The Big Three U.S. airlines already announced their initial slate of flights at the soon-to-open Tulum International (TQO) on Mexico's Yucatan Peninsula. Now comes JetBlue and Air Canada. The Canadian carrier says it'll launch nonstops from Toronto/Pearson and Montreal beginning in May. There'll be two flights a week from Toronto and a weekly roundtrip from Montreal. JetBlue, meanwhile, says it'll fly daily from its New York/JFK hub starting June 13.
        Austin is bouncing back from its loss of many American Airlines flights. Delta Air Lines says it will add nearly a dozen more flights from Austin in April, including a new route to Nashville. The run launches April 22 using regional jets.
        Newburgh/Stewart, the woefully underserved airport about 65 miles north of Manhattan, gets a new carrier early next year.
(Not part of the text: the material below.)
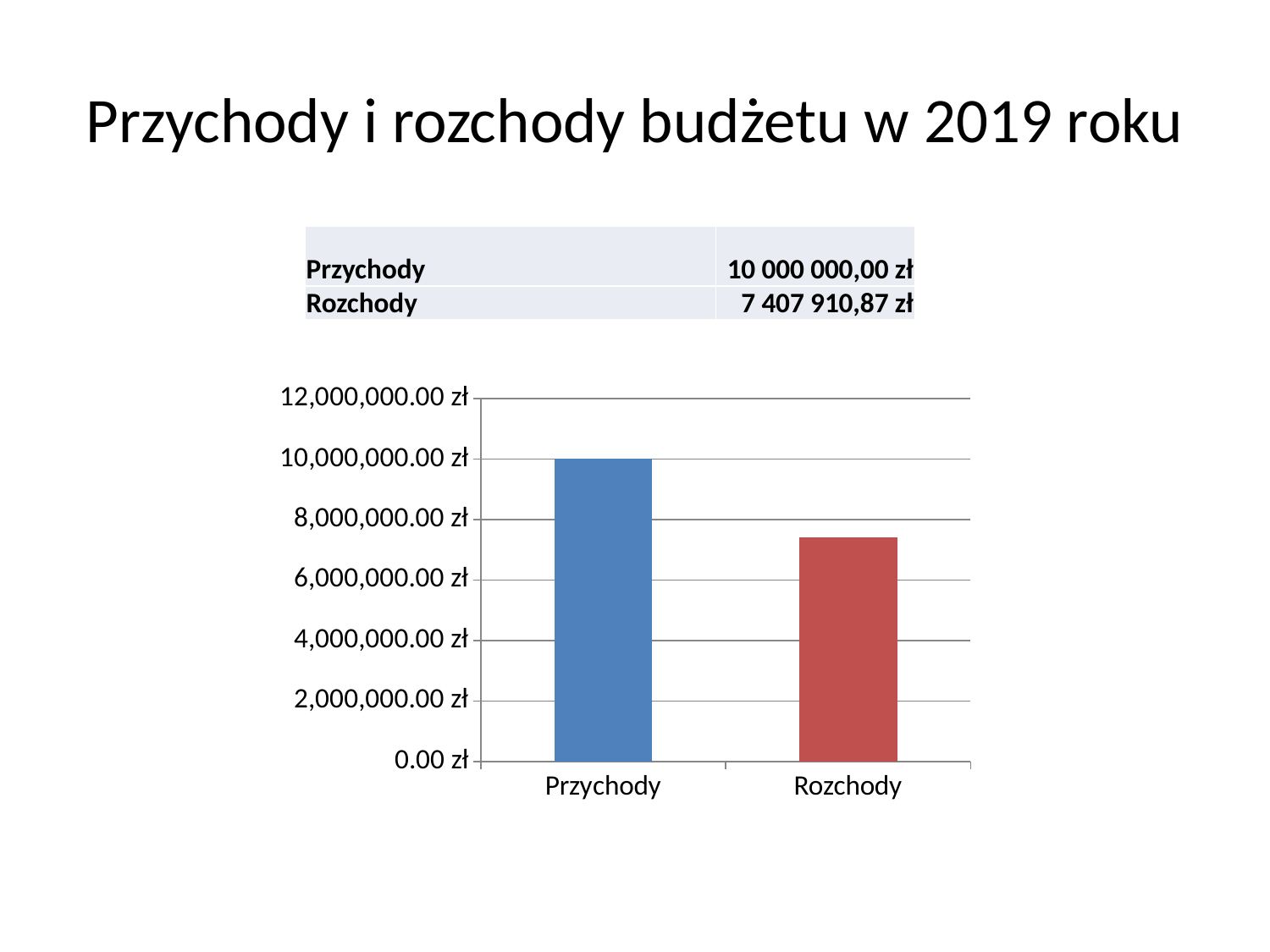
What is the highest value shown on the vertical axis of the chart? 12,000,000.00 zł Is the value for Rozchody greater or less than 8,000,000.00 zł? less Is the value for Przychody greater or less than 8,000,000.00 zł? greater What colour is the bar for Rozchody? red What is the difference between the Przychody and Rozchody values shown in the table? 2 592 089,13 zł Which category has the highest value in the chart? Przychody What type of chart is shown on the slide? bar chart How many categories are plotted in the chart? 2 What is the value for Przychody as shown in the table on the slide? 10 000 000,00 zł Which category has the lowest value in the chart? Rozchody What is the value for Rozchody as shown in the table on the slide? 7 407 910,87 zł Which category has the higher value, Przychody or Rozchody? Przychody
Breeze Airways, the money-gushing start-up fronted by JetBlue Airways founder David Neeleman, says it'll fly from SWF to both Orlando and Charleston, South Carolina. Twice-weekly nonstops on both runs begin February 15 with three-class Airbus A220s.
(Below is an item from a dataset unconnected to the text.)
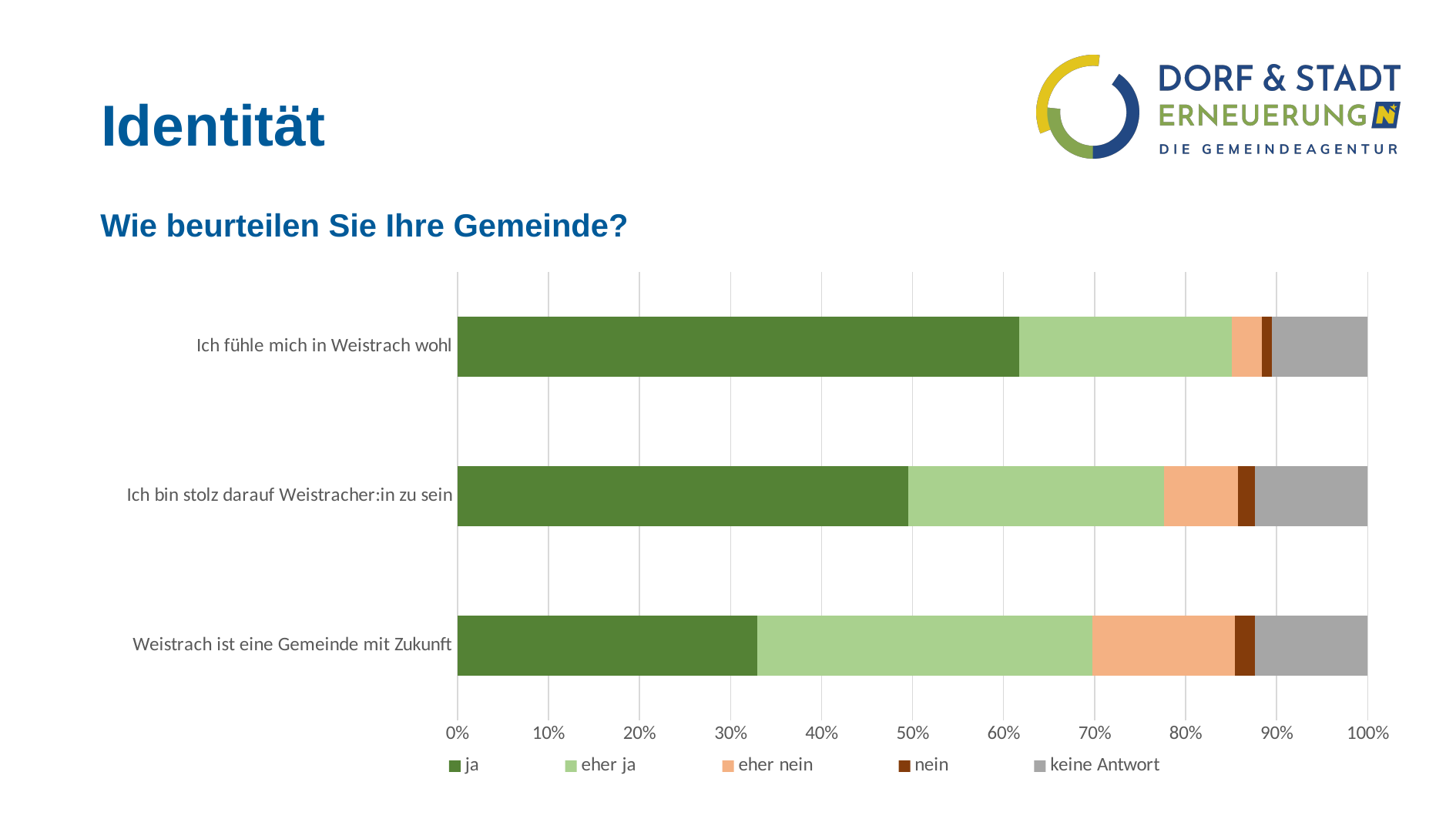
What question is shown as the heading above the chart? Wie beurteilen Sie Ihre Gemeinde? Which statement has the smallest "ja" segment? Weistrach ist eine Gemeinde mit Zukunft How many categories (statements) are plotted in the chart? 3 What is the total of the stacked bar for "Ich bin stolz darauf Weistracher:in zu sein"? 100% Which statement has a larger "eher nein" segment: "Weistrach ist eine Gemeinde mit Zukunft" or "Ich fühle mich in Weistrach wohl"? Weistrach ist eine Gemeinde mit Zukunft Is the "ja" value for "Weistrach ist eine Gemeinde mit Zukunft" greater or less than 40%? less Which statement has the largest "ja" segment? Ich fühle mich in Weistrach wohl Which legend entry is shown in grey? keine Antwort What kind of chart is shown on the slide? stacked bar chart Is the "ja" value for "Weistrach ist eine Gemeinde mit Zukunft" greater or less than 30%? greater Is the "ja" value for "Ich fühle mich in Weistrach wohl" greater or less than 60%? greater How many series does the legend list? 5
A Delta Airlines Airbus A330-300 flying from Amsterdam to Detroit/Metro this week developed engine trouble and diverted to Goose Bay in Labrador. Delta sent a relief aircraft to the remote airport, a military base with some regional commercial flights. Inexplicably, however, the crew of the relief aircraft timed out and Delta was forced to send a third A330 to Goose Bay. Bewildered passengers spent hours on the original aircraft and, finally, a nearby barracks. The twisted tale caught the attention of both the Associated Press and ABC News. ... Meanwhile, a Russian man somehow stowed away aboard a Scandinavian Airlines flight from Copenhagen to Los Angeles. The strange tale--the man did not appear on the flight manifest, changed seats repeatedly and caged chocolates and meals during the flight--only ended when the illicit flyer presented himself to amazed Customs agents. Needless to say, the Scandinavian saga of Sergey Vladimirovich Ochigava was eagerly covered by The New York Times and The Washington Post. Naturally, The Los Angeles Times also covered it. ... Much as I dislike passengers who crowd the boarding gates long before their row or boarding group is called, I absolutely abhor the demeaning term "gate lice." Still, folks are now studying the mentality of rushing boarding gates before your time.
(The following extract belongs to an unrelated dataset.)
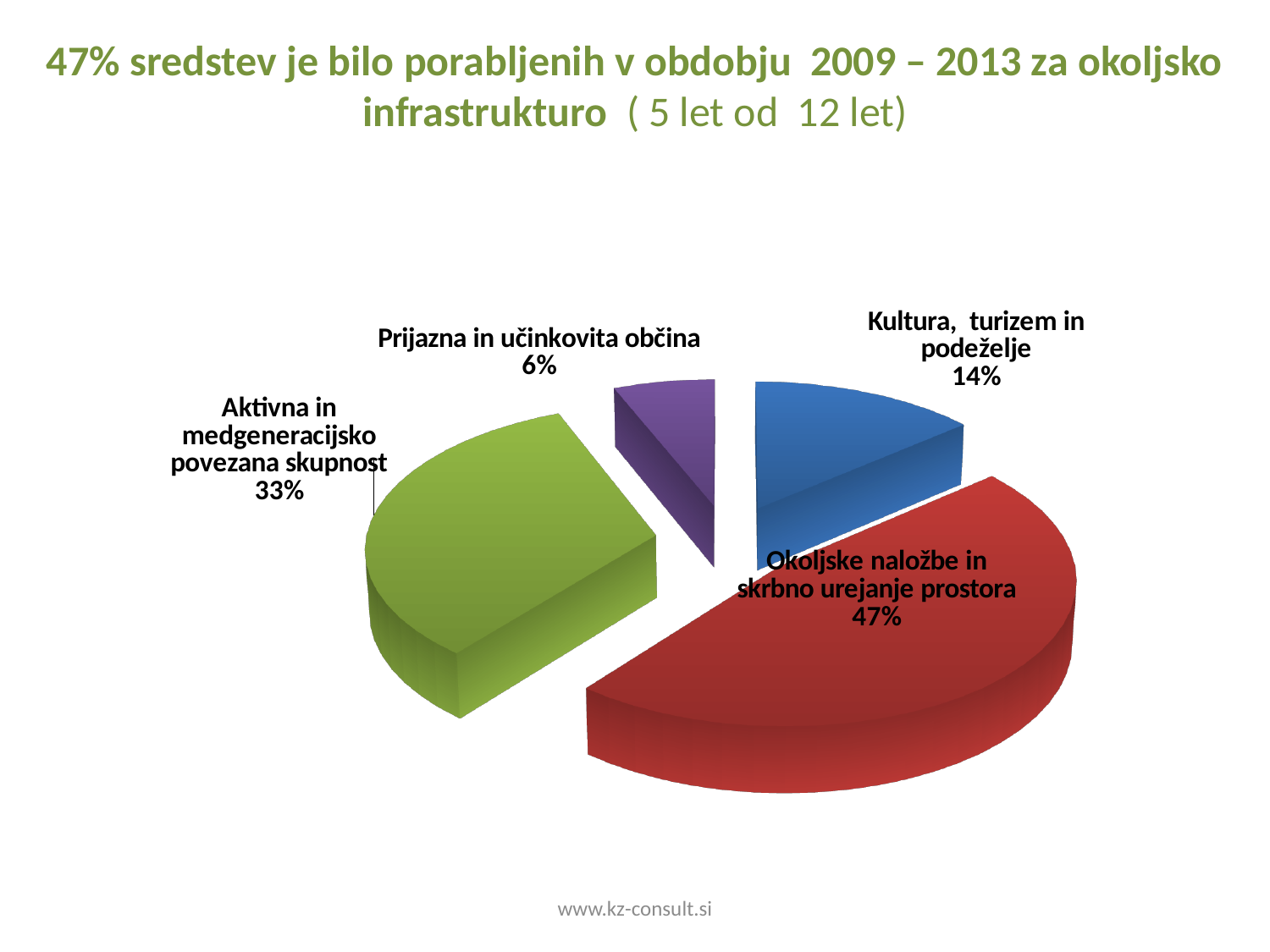
What is the difference in percentage points between 'Kultura, turizem in podeželje' and 'Prijazna in učinkovita občina'? 8 percentage points What share of the pie does 'Prijazna in učinkovita občina' have? 6% What kind of chart is shown on the slide? pie chart What share of the pie does 'Aktivna in medgeneracijsko povezana skupnost' have? 33% Which category has the smallest slice of the pie? Prijazna in učinkovita občina What is the difference in percentage points between 'Okoljske naložbe in skrbno urejanje prostora' and 'Aktivna in medgeneracijsko povezana skupnost'? 14 percentage points Which is larger: the share for 'Kultura, turizem in podeželje' or the share for 'Prijazna in učinkovita občina'? Kultura, turizem in podeželje Which category has the largest slice of the pie? Okoljske naložbe in skrbno urejanje prostora What colour is the slice for 'Aktivna in medgeneracijsko povezana skupnost'? green What share of the pie does 'Kultura, turizem in podeželje' have? 14% How many slices does the pie chart have? 4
The potential combination of Alaska Airlines and Hawaiian Airlines won't come cheap. And it won't come cheap even if it doesn't happen. According to regulatory filings, Alaska will owe Hawaiian a cool $100 million if it bails on the deal. If Hawaiian backs out, it'll owe Alaska $36.6 million--or "only" $25 million if Hawaiian shareholders balk.
        Choice Hotels has been pursuing Wyndham Hotels for months and now negotiations have turned nasty. Choice this week said it had already accumulated 1.5 million shares of Wyndham valued at about $110 million. It has launched a hostile offer for the remaining shares and will nominate its own slate of directors for Wyndham's board.
        British Airways says it is done flying to San Jose in the Silicon Valley. The airline launched flights to London/Heathrow in 2016, then suspended them during the Covid pandemic. It resumed service in June, 2022, but suspended flights again at the end of October. BA has now told the airport that it wants to terminate its lease and won't be back.